DOCUMENT PASSAGE.
☆ ☆ ☆ ☆ ☆

The picture of the ice cream was terrible, because it was really hot that day, and the ice cream was melting. In case you were wondering, I ate the ice cream when I was done. It took extra layers to make the ice cream green without turning my arm green.

I took the shadows away when I cut out the chocolate chips, but paid attention to how they fell so that I could create new ones on new layers that I could make transparent. I did a similar thing with the hand--I just tried to imagine what the shadow might look like that the hand and spoon had cast, and made a silhouette of them on another layer and distorted them to make them look like a cast shadow.

I don't even try to take decent shots of the moon, and the folks at NASA have better access to outer space. Government images are never copyrighted, so I can use them guilt-free. I have since then made a brush from the moon, which of course had to be reversed to make it work.

I think I may do more of these if everyone likes them, so please do give some feedback.


  1. Oh yes, Deborah, please do keep showing us how you did these brilliant pieces of art!xx

  2. I very, very much like this, as I see wonderful Digital Art shown but very often with little or no indication of how it got to where it is. I think this is the first full explanation I've seen. I would love to see more. It also made the finished picture so much more interesting to me.

  3. Deborah, may I say how impressed I was to find such a fabulous spread in Somerset Digital Art Magazine. You are very talented and your work rocks, my friend.

☆ ☆ ☆ ☆ ☆

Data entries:
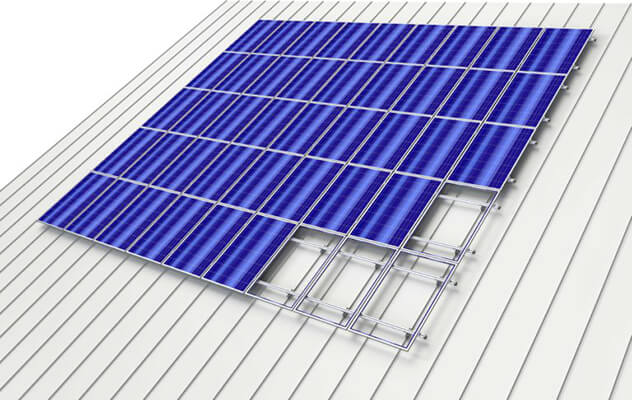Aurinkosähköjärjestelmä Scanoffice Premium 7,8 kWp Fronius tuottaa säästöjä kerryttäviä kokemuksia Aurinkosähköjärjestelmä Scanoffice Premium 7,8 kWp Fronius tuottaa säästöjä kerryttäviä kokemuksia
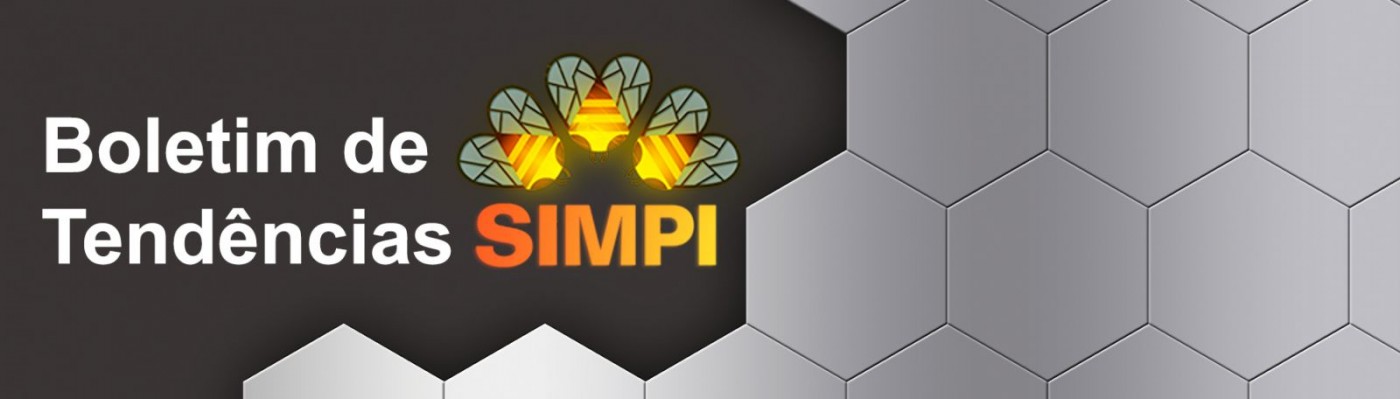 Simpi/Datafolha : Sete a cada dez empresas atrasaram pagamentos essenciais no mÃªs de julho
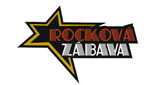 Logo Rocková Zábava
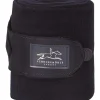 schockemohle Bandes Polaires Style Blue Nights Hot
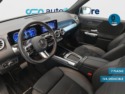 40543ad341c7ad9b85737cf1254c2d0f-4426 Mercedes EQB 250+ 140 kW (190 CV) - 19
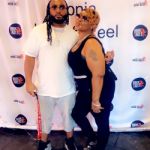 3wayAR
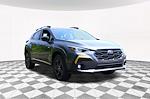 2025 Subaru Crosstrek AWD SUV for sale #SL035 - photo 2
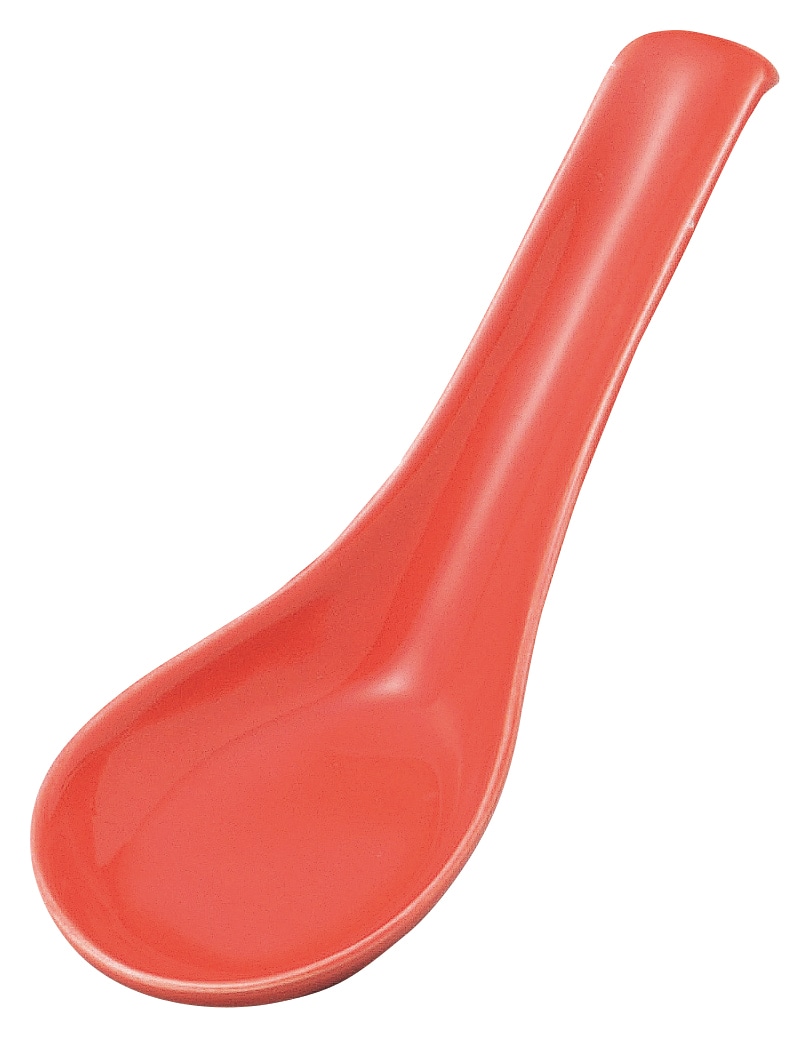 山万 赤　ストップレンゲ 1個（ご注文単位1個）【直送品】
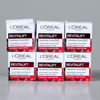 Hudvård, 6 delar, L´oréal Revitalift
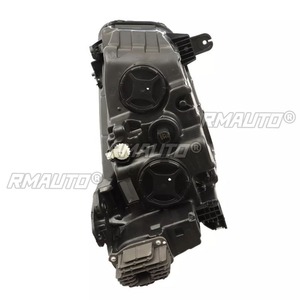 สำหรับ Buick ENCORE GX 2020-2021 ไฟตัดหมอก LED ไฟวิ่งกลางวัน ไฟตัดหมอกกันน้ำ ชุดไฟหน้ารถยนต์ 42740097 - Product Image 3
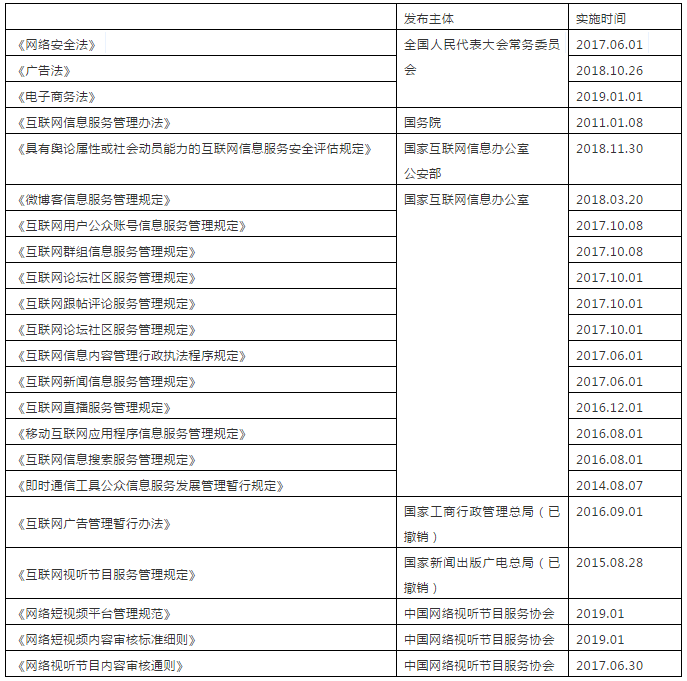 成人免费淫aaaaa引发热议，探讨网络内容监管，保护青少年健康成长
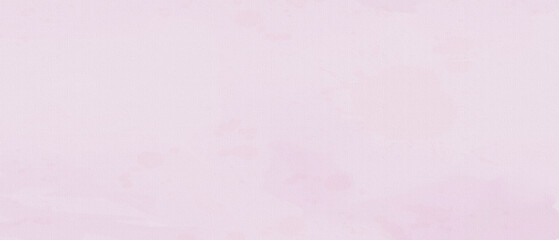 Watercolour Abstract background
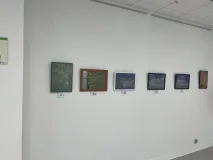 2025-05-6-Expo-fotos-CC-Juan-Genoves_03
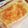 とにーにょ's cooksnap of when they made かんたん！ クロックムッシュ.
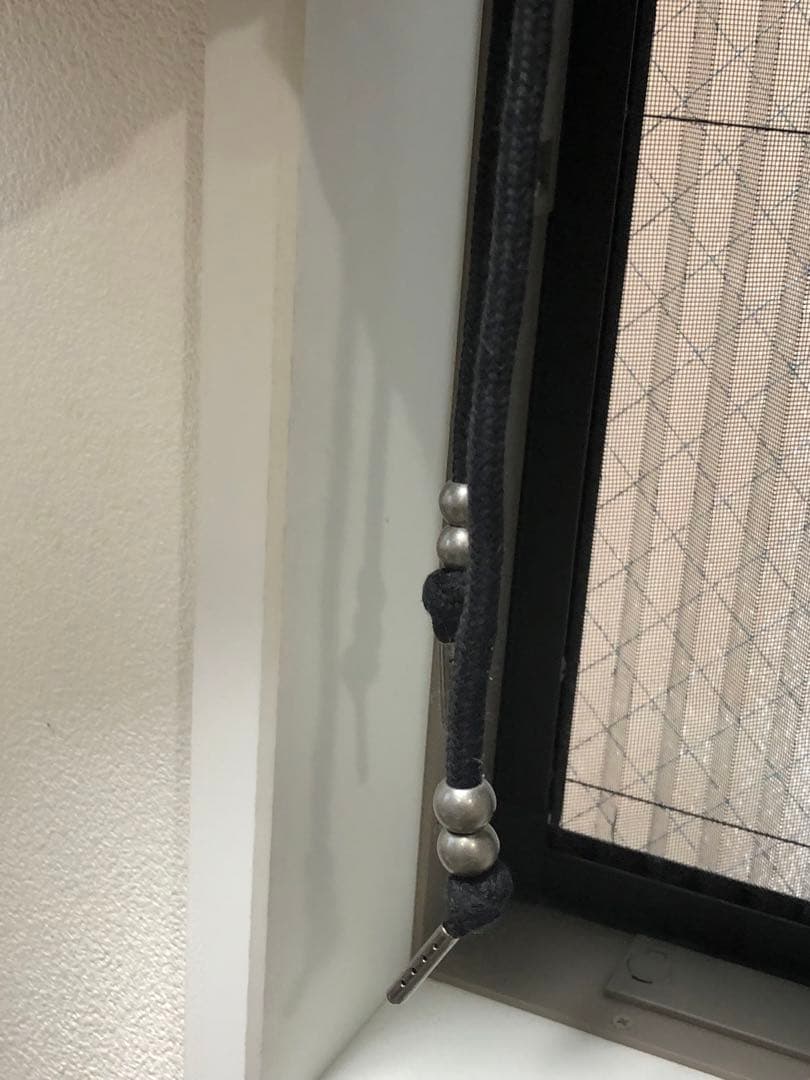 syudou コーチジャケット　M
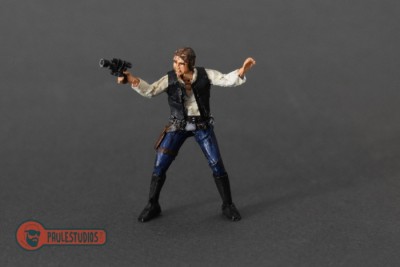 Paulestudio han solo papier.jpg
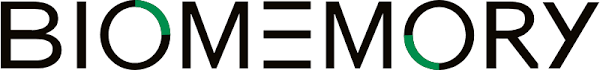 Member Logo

☆ ☆ ☆ ☆ ☆

ACTIONS TO TAKE.
1/ According to the digital art post, why was the picture of the ice cream terrible?
2/ Write out every line of the data entries listing word for word, leaving out the picture markers.

RESULTS IN ORDER.
1/ It was really hot that day, and the ice cream was melting.

2/
Aurinkosähköjärjestelmä Scanoffice Premium 7,8 kWp Fronius tuottaa säästöjä kerryttäviä kokemuksia Aurinkosähköjärjestelmä Scanoffice Premium 7,8 kWp Fronius tuottaa säästöjä kerryttäviä kokemuksia
 Simpi/Datafolha : Sete a cada dez empresas atrasaram pagamentos essenciais no mÃªs de julho
 Logo Rocková Zábava
 schockemohle Bandes Polaires Style Blue Nights Hot
 40543ad341c7ad9b85737cf1254c2d0f-4426 Mercedes EQB 250+ 140 kW (190 CV) - 19
 3wayAR
 2025 Subaru Crosstrek AWD SUV for sale #SL035 - photo 2
 山万 赤　ストップレンゲ 1個（ご注文単位1個）【直送品】
 Hudvård, 6 delar, L´oréal Revitalift
 สำหรับ Buick ENCORE GX 2020-2021 ไฟตัดหมอก LED ไฟวิ่งกลางวัน ไฟตัดหมอกกันน้ำ ชุดไฟหน้ารถยนต์ 42740097 - Product Image 3
 成人免费淫aaaaa引发热议，探讨网络内容监管，保护青少年健康成长
 Watercolour Abstract background
 2025-05-6-Expo-fotos-CC-Juan-Genoves_03
 とにーにょ's cooksnap of when they made かんたん！ クロックムッシュ.
 syudou コーチジャケット　M
 Paulestudio han solo papier.jpg
 Member Logo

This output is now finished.